Metinden bölüm:

=======

Sektörde yıllardır varlığını sürdüren dev ajansların veya kısa süre önce kurulmuş olsa da sağlam bir kadro, yıllarca edinilmiş tecrübe ve network gücüyle sürekli iş üreten ve el attıkları markayı anında portföylerine katma potansiyeline sahip ajansların arasında hiçbir global network veya lokalde güçlü bir ajansın desteği olmadan kurulan bu küçük ajanscıkların tutunmaya ihtiyacı vardı.

Böyle bir ortamda tutunabilmek için ya inanılmaz yaratıcı işler çıkarmanız ve küçük ekiplerle bu inanılmaz iyi işleri hayata geçirebilmeniz lazım -ki bu da her zaman fazla mesai ve mutsuz ekip demektir- ya da genel ihtiyacı karşılayan vasat işleri hızlı bir şekilde çıkarabilen düşük maliyetli bir ajans olmanız lazım.

Takdir edersiniz ki Türkiye’de yaratıcılığı sınırlayan, hatta daha da net anlatmak gerekirse yaratıcılığı baltalayan o kadar çok etken var ki bu yeni kurulan ve küçük ekiplere sahip ajansların tamamından üst düzey yaratıcılık beklemek hayal olurdu. Ki dış etkenleri bir kenara bırakırsak herkes aynı oranda yaratıcı da değildir. Bazıları sadece kendisini yaratıcı zanneder ama buldukları fikir bile değildir. Neyse.

İşte Türkiye’de ağırlıklı olarak yukarıda söylediğimiz modellerden ikincisi tercih edildi. Düşük bütçe.

Evet bugün bu sektörün yaşadığı belki de birçok problemin temelinde bir işi hak ettiğinden az paraya yapmayı alışkanlık haline getirmiş ajanslar yatıyor.

Çok fazla teknik ve bütçesel zırva ile kimseyi yormak istemediğimden çok yüzeyse ve hızlıca anlatacağım.

Örneğin bir marka size geldi ve bir kampanya brief’i verdi. Siz de çalışmaya başladınız, fikri buldunuz, etrafını ördünüz ve sunumunuzu yaptınız ve tebrikler marka sizin sunumunuzu çok beğendi ve tüm fikirlerinizi hayata geçirmeye karar verdi.

=======

Alıştırmada istenenler:
**1.** Ajanslar hakkındaki metne göre Türkiye'de ağırlıklı olarak hangi model tercih edildi?
**2.** Ajanslar hakkındaki metni kaldığı yerden sürdürün.
Aşağıdaki listenin ajanslar hakkındaki metinle bir ilgisi yoktur.

Veriler:
=======

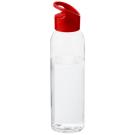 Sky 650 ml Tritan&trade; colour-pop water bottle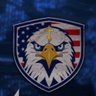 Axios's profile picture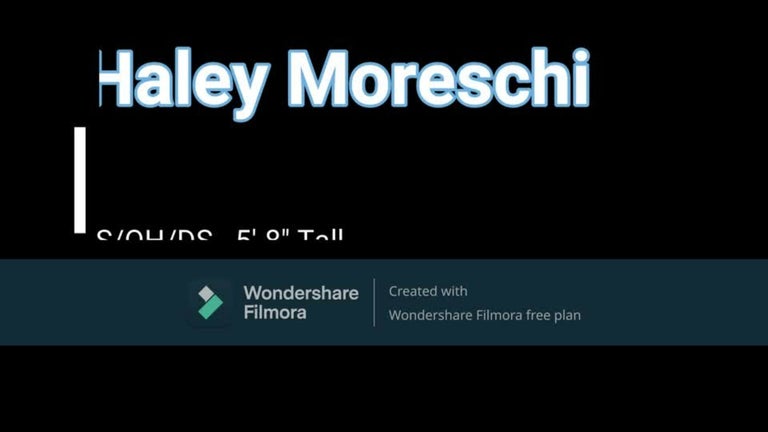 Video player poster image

=======

Görev yanıtları:
**1.** Genel ihtiyacı karşılayan vasat işleri hızlıca çıkarabilen düşük maliyetli ajans modeli, yani düşük bütçe.

**2.**
Reklam filmi, filmin dijital versiyonları, kısa versiyonları, kampanyanın web sitesi, kampanyanın sosyal medya iletişim planı, kampanyanın banner stratejisi, kampanyanın raporlaması gibi bir sürü iş kaleminiz oldu. Hayırlı olsun.

İşte bu kadar iş kalemini çalışmanın bir bedeli vardır. Ben kendi adıma gözümle gördüklerim sektördeki arkadaşlarımdan öğrendiklerim üzerinden diyebilirim ki bugün neredeyse hiçbir ajans markalarına sundukları hizmetler için hak ettiği parayı alamıyor. Peki neden?

Çünkü aynı işleri -belki kalite olarak aynı değil ama prensipte aynı işleri- daha düşük bütçelere yapabilecek bir sürü ajans sırada bekliyor.

Ucuz etin yahnisi… klişesi herkesin aklına geldi değil mi? Çok mu vahim? Hala yeterince vahim değilse daha net bir örnek verelim.

Bir grup şirketinin 4 adet markasının sosyal medya içerik üretimi ve hesap yönetimi işlerini alan (ismi lazım değil) bir ajans, toplam 4 markanın Facebook, Twitter ve Instagram hesaplarına içerik üretip bu hesapların yönetimini gerçekleştirmek için toplam 6 bin lira fee alıyor. Evet bu gerçek. 6 bin lira. Belki anlamayanlar olur diye bir de şöyle yazayım; 6K.

Bazı ajansların tek marka başına 7–10 bin lira arası verdiği hizmeti 1,5 bin lira gibi gerçekten komik bir fee ile yürüten ajans var evet. Hem de bir tane değil bir sürü var bu ajanslardan. E, nasıl para kazanıyor bu ajanslar? Tabi ki tanesi 1500 liraya hizmet verdiği bu markalardan içeriye 20–30 tane doldurup bir kişinin üzerine 10 marka yükleyerek. Başka nasıl olacaktı?

Çok uzatmadan bağlayalım.
İşte serbest piyasa ekonomisinin ardına sığınıp böyle vicdansızca ucuz çalışan ajanslar var oldukça müşteriler de “her zaman daha ucuza yapan bulunur” mantığıyla en yukarılarda bahsettiğim gibi bir sosyal medya postu için bile konkur açmaya devam ederler. Neden etmesinler ki? Hem ajansları karşına dizip tek tek yaratıcılıklarını sorgulayıp kendini tatmin ediyorsun hem de hepsinin bütçelerini görüp kesene göre istediğini seçip alıyorsun. Hatta bazen hiçbirini seçmiyorsun, işi konkura hiç çağırmadığın başka bir ajansa verebiliyorsun. Neden veremeyesin ki? Ajanslar ses çıkarmıyor, Reklamcılar Derneği sektörün sorunlarına karşı ölü taklidi yapıyor vs vs.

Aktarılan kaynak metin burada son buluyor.